* Exercise requirements
Of the lines in the material below, print only those from the one containing "3. If the co2" to the one containing "Cold protection", ends included, exactly as written and without pictures.

Top of Task inputs

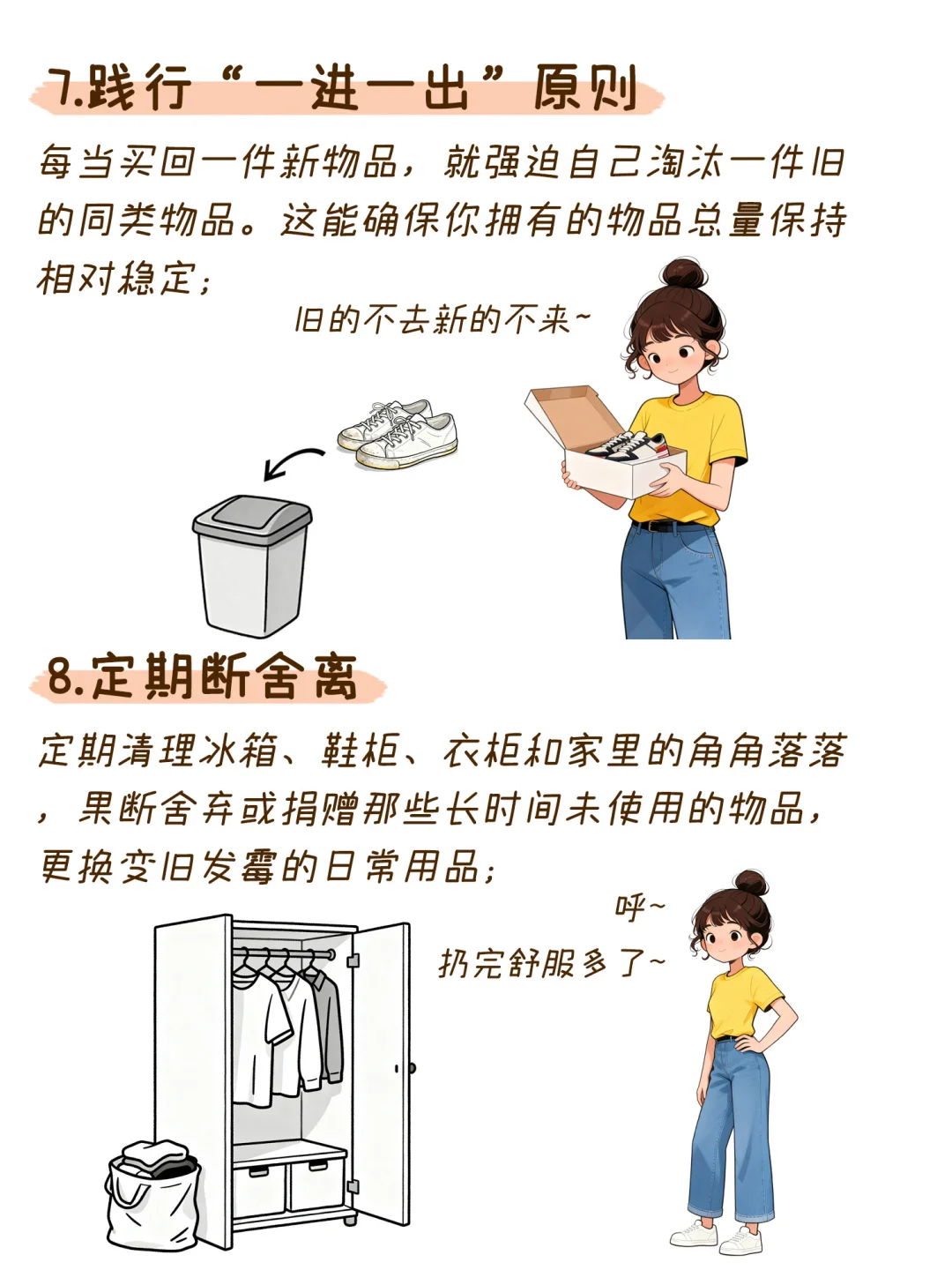 7.践行“一进一出”原则

每当买回一件新物品，就强迫自己淘汰一件旧的同类物品。这能确保你拥有的物品总量保持相对稳定；

旧的不去新的不来~

8.定期断舍离

定期清理冰箱、鞋柜、衣柜和家里的角角落落，果断舍弃或捐赠那些长时间未使用的物品，更换变旧发霉的日常用品；

呼~
扔完舒服多了~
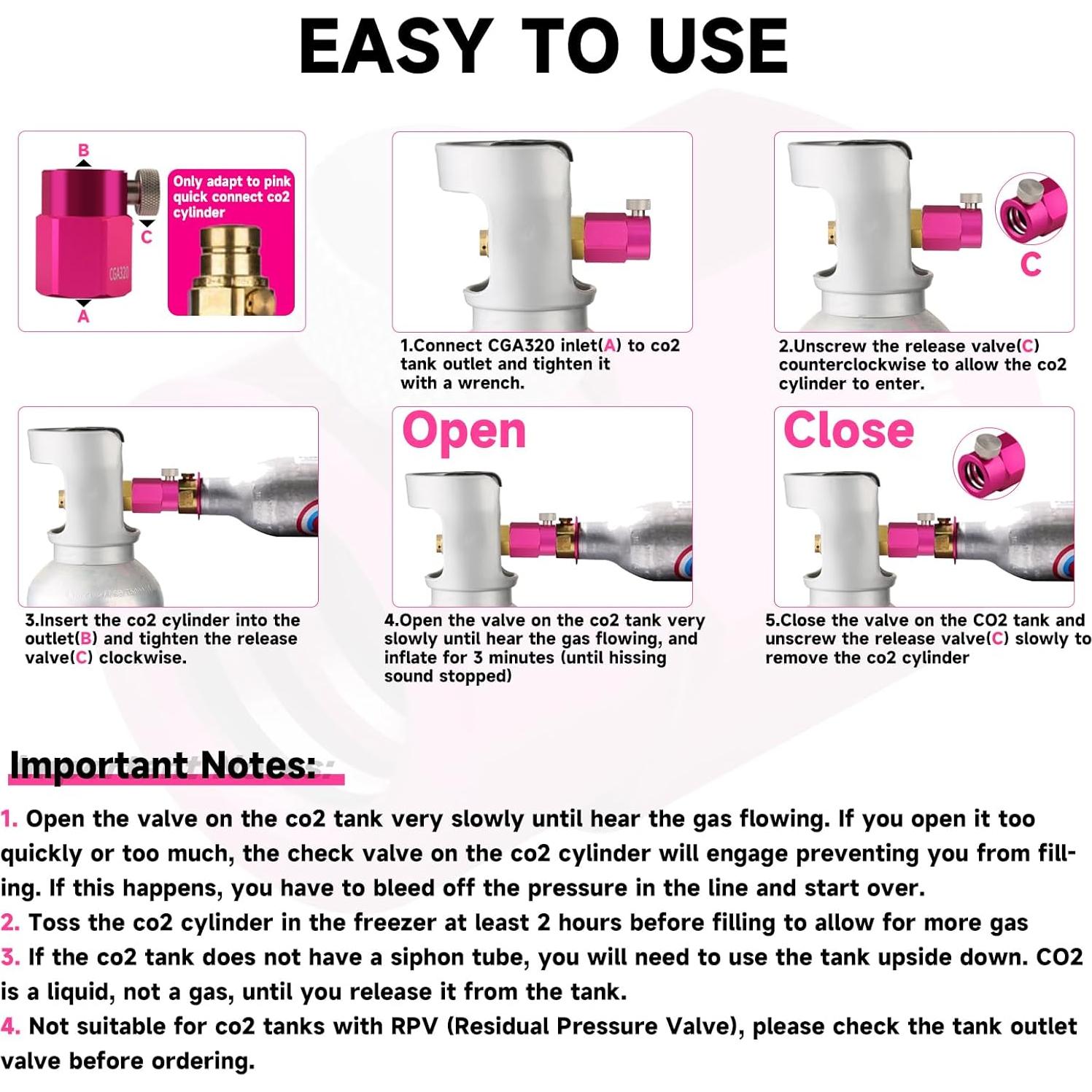 EASY TO USE

B
C
CGA320
A
Only adapt to pink quick connect co2 cylinder

1.Connect CGA320 inlet(A) to co2 tank outlet and tighten it with a wrench.

C
2.Unscrew the release valve(C) counterclockwise to allow the co2 cylinder to enter.

3.Insert the co2 cylinder into the outlet(B) and tighten the release valve(C) clockwise.

Open
4.Open the valve on the co2 tank very slowly until hear the gas flowing, and inflate for 3 minutes (until hissing sound stopped)

Close
5.Close the valve on the CO2 tank and unscrew the release valve(C) slowly to remove the co2 cylinder

Important Notes:
1. Open the valve on the co2 tank very slowly until hear the gas flowing. If you open it too quickly or too much, the check valve on the co2 cylinder will engage preventing you from filling. If this happens, you have to bleed off the pressure in the line and start over.
2. Toss the co2 cylinder in the freezer at least 2 hours before filling to allow for more gas
3. If the co2 tank does not have a siphon tube, you will need to use the tank upside down. CO2 is a liquid, not a gas, until you release it from the tank.
4. Not suitable for co2 tanks with RPV (Residual Pressure Valve), please check the tank outlet valve before ordering.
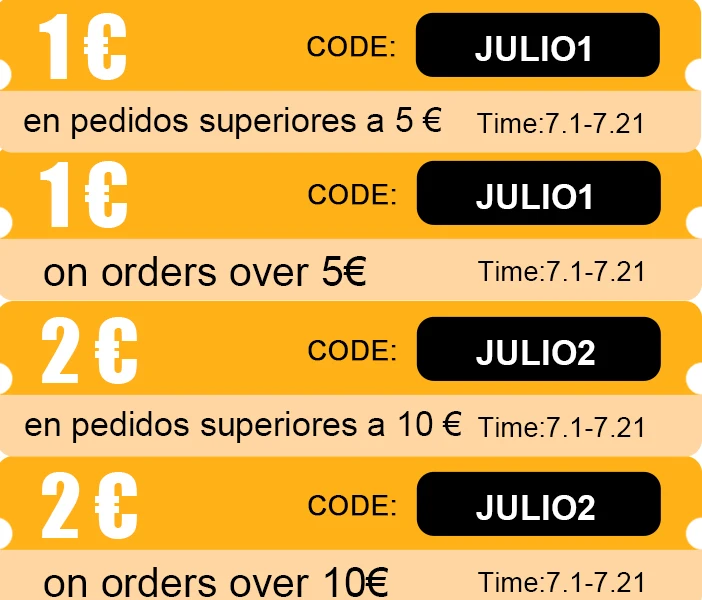 1€

CODE: JULIO1

en pedidos superiores a 5 € Time:7.1-7.21

1€

CODE: JULIO1

on orders over 5€ Time:7.1-7.21

2 €

CODE: JULIO2

en pedidos superiores a 10 € Time:7.1-7.21

2 €

CODE: JULIO2

on orders over 10€ Time:7.1-7.21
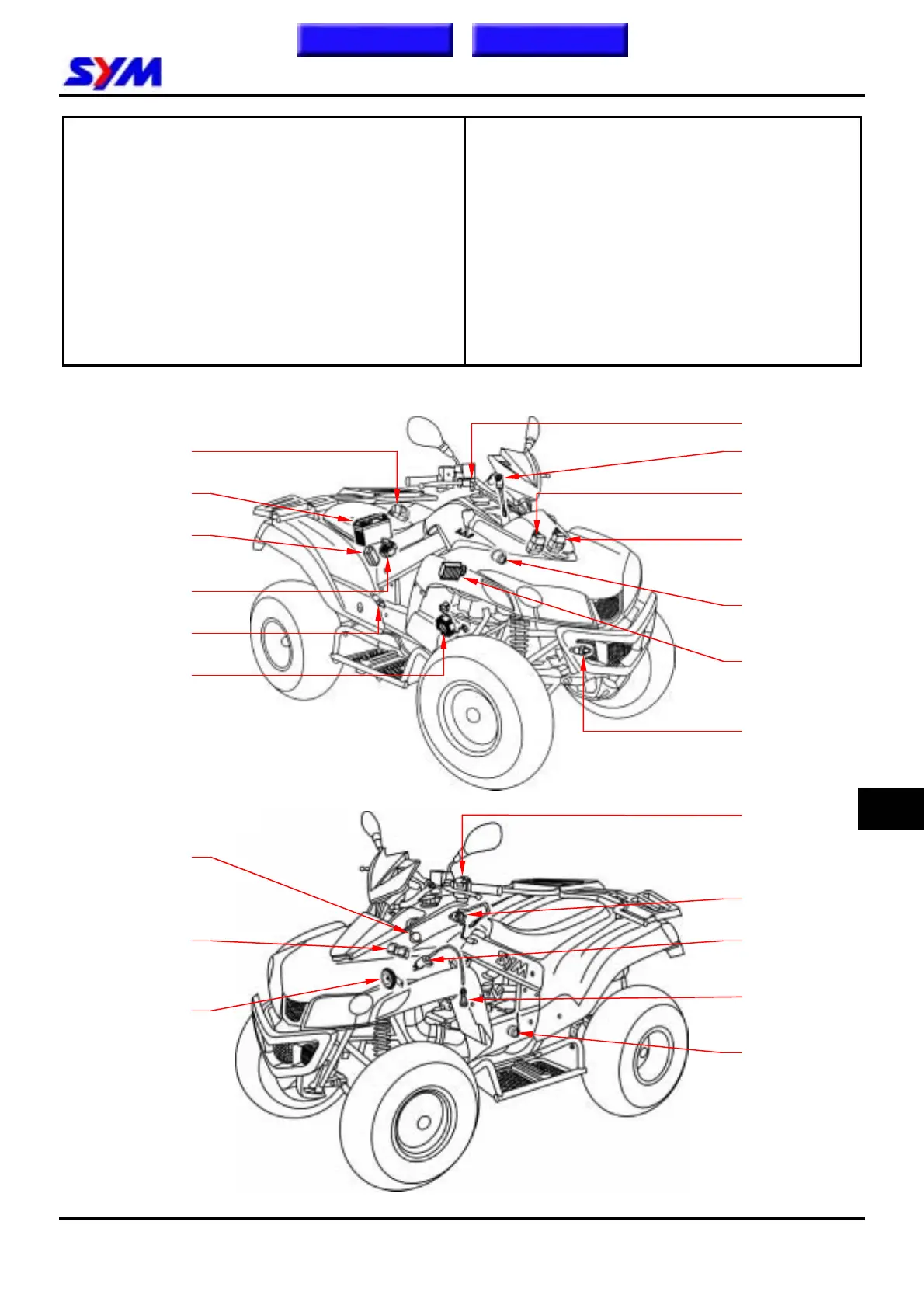 SYM

SYM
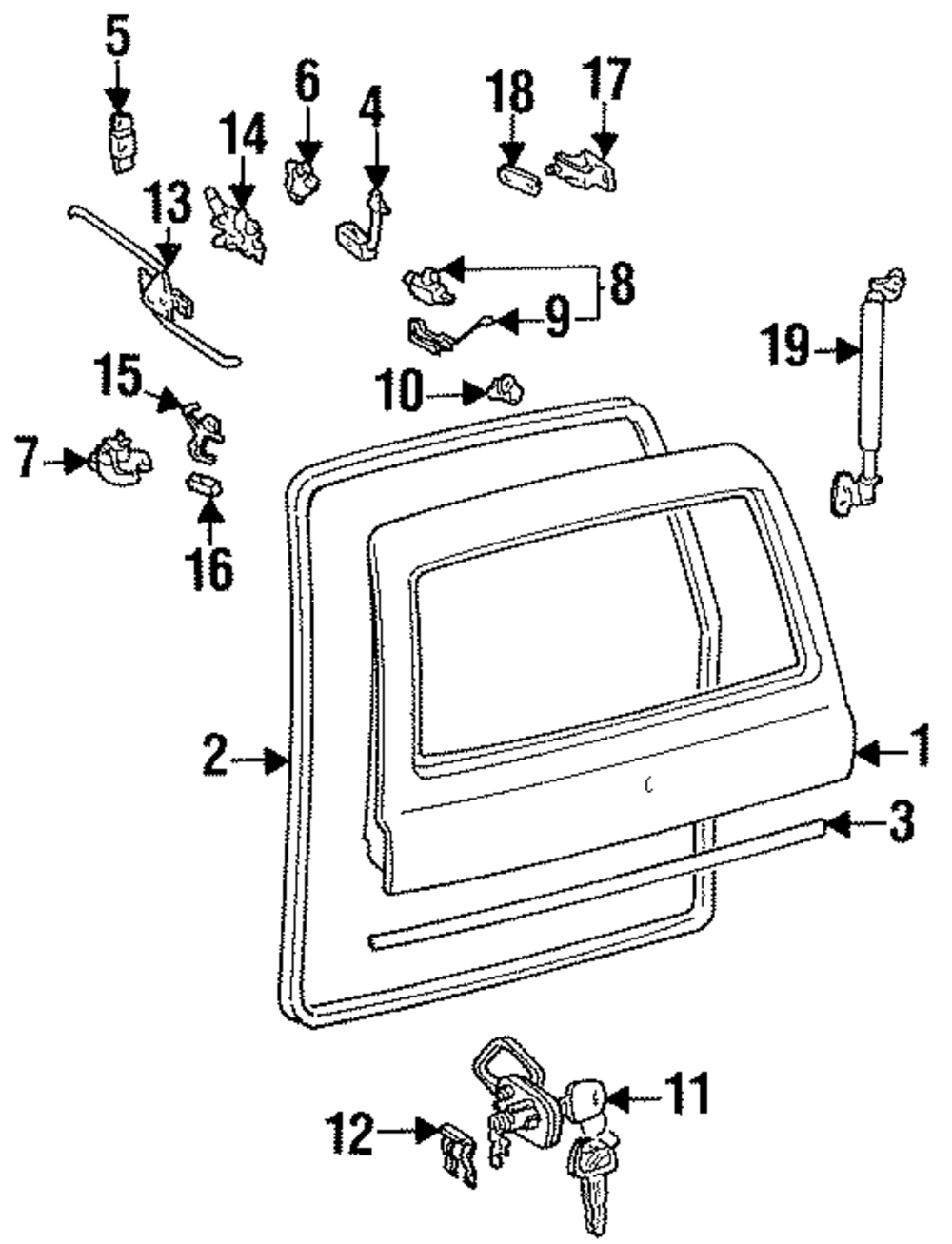 5
6
4
18
17
14
13
8
9
19
15
10
7
16
2
1
3
11
12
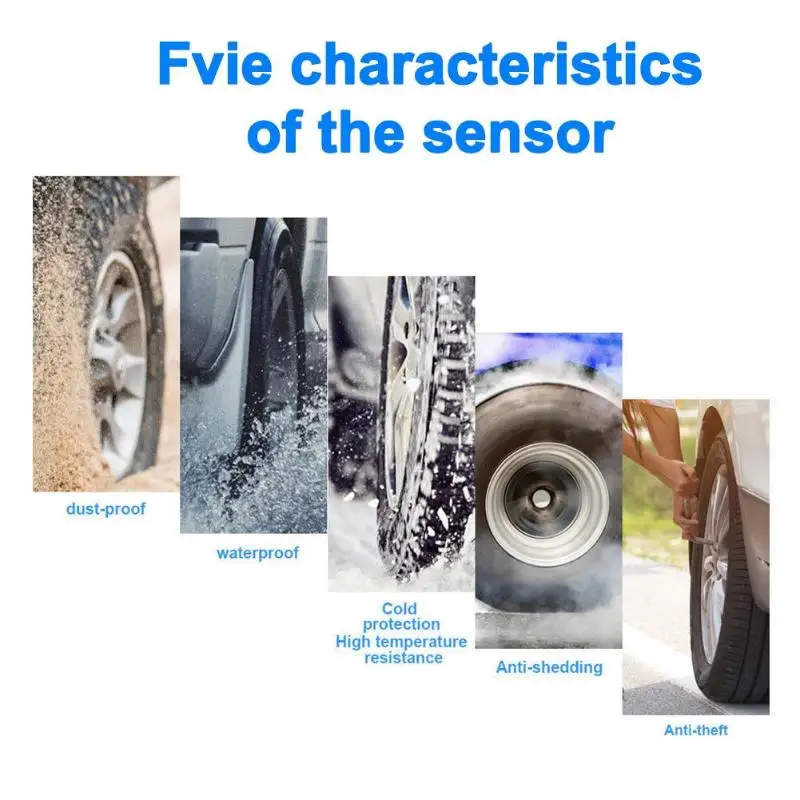 Fvie characteristics of the sensor

dust-proof

waterproof

Cold protection
High temperature resistance

Anti-shedding

Anti-theft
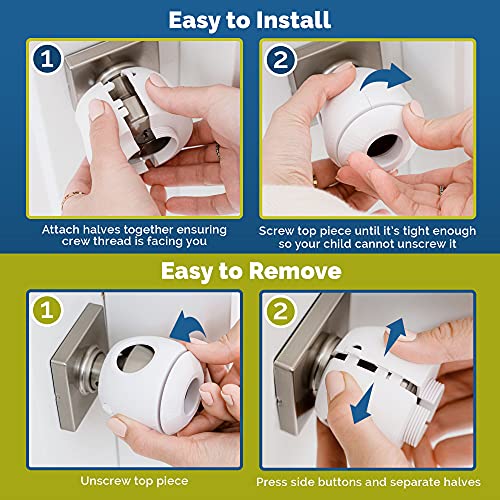 Easy to Install

1

Attach halves together ensuring crew thread is facing you

2

Screw top piece until it's tight enough so your child cannot unscrew it

Easy to Remove

1

Unscrew top piece

2

Press side buttons and separate halves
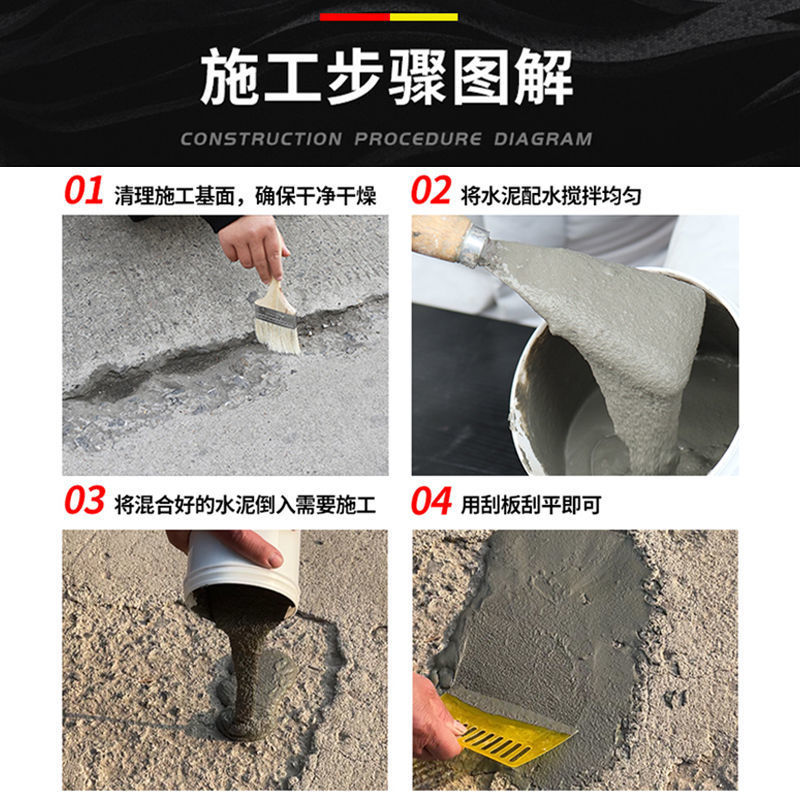 施工步骤图解

CONSTRUCTION PROCEDURE DIAGRAM

01 清理施工基面，确保干净干燥

02 将水泥配水搅拌均匀

03 将混合好的水泥倒入需要施工

04 用刮板刮平即可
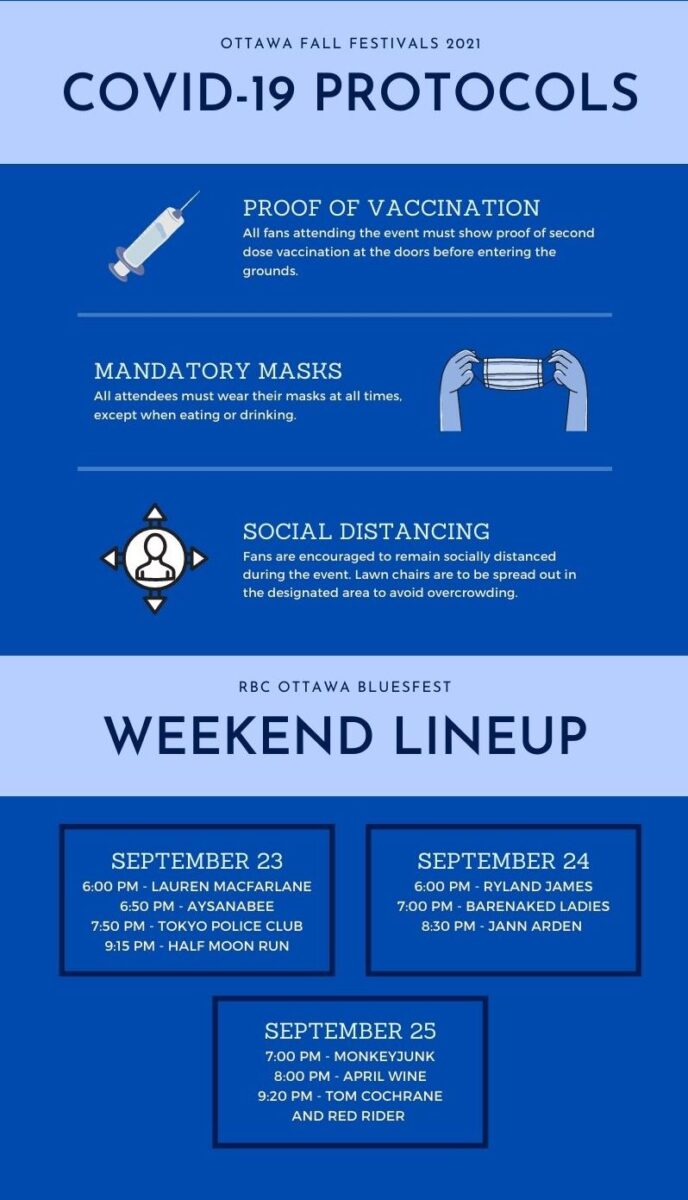 OTTAWA FALL FESTIVALS 2021

COVID-19 PROTOCOLS

PROOF OF VACCINATION
All fans attending the event must show proof of second dose vaccination at the doors before entering the grounds.

MANDATORY MASKS
All attendees must wear their masks at all times, except when eating or drinking.

SOCIAL DISTANCING
Fans are encouraged to remain socially distanced during the event. Lawn chairs are to be spread out in the designated area to avoid overcrowding.

RBC OTTAWA BLUESFEST

WEEKEND LINEUP

SEPTEMBER 23
6:00 PM - LAUREN MACFARLANE
6:50 PM - AYSANABEE
7:50 PM - TOKYO POLICE CLUB
9:15 PM - HALF MOON RUN

SEPTEMBER 24
6:00 PM - RYLAND JAMES
7:00 PM - BARENAKED LADIES
8:30 PM - JANN ARDEN

SEPTEMBER 25
7:00 PM - MONKEYJUNK
8:00 PM - APRIL WINE
9:20 PM - TOM COCHRANE AND RED RIDER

Bottom of Task inputs

* Result
3. If the co2 tank does not have a siphon tube, you will need to use the tank upside down. CO2 is a liquid, not a gas, until you release it from the tank.
4. Not suitable for co2 tanks with RPV (Residual Pressure Valve), please check the tank outlet valve before ordering.
 1€

CODE: JULIO1

en pedidos superiores a 5 € Time:7.1-7.21

1€

CODE: JULIO1

on orders over 5€ Time:7.1-7.21

2 €

CODE: JULIO2

en pedidos superiores a 10 € Time:7.1-7.21

2 €

CODE: JULIO2

on orders over 10€ Time:7.1-7.21
 SYM

SYM
 5
6
4
18
17
14
13
8
9
19
15
10
7
16
2
1
3
11
12
 Fvie characteristics of the sensor

dust-proof

waterproof

Cold protection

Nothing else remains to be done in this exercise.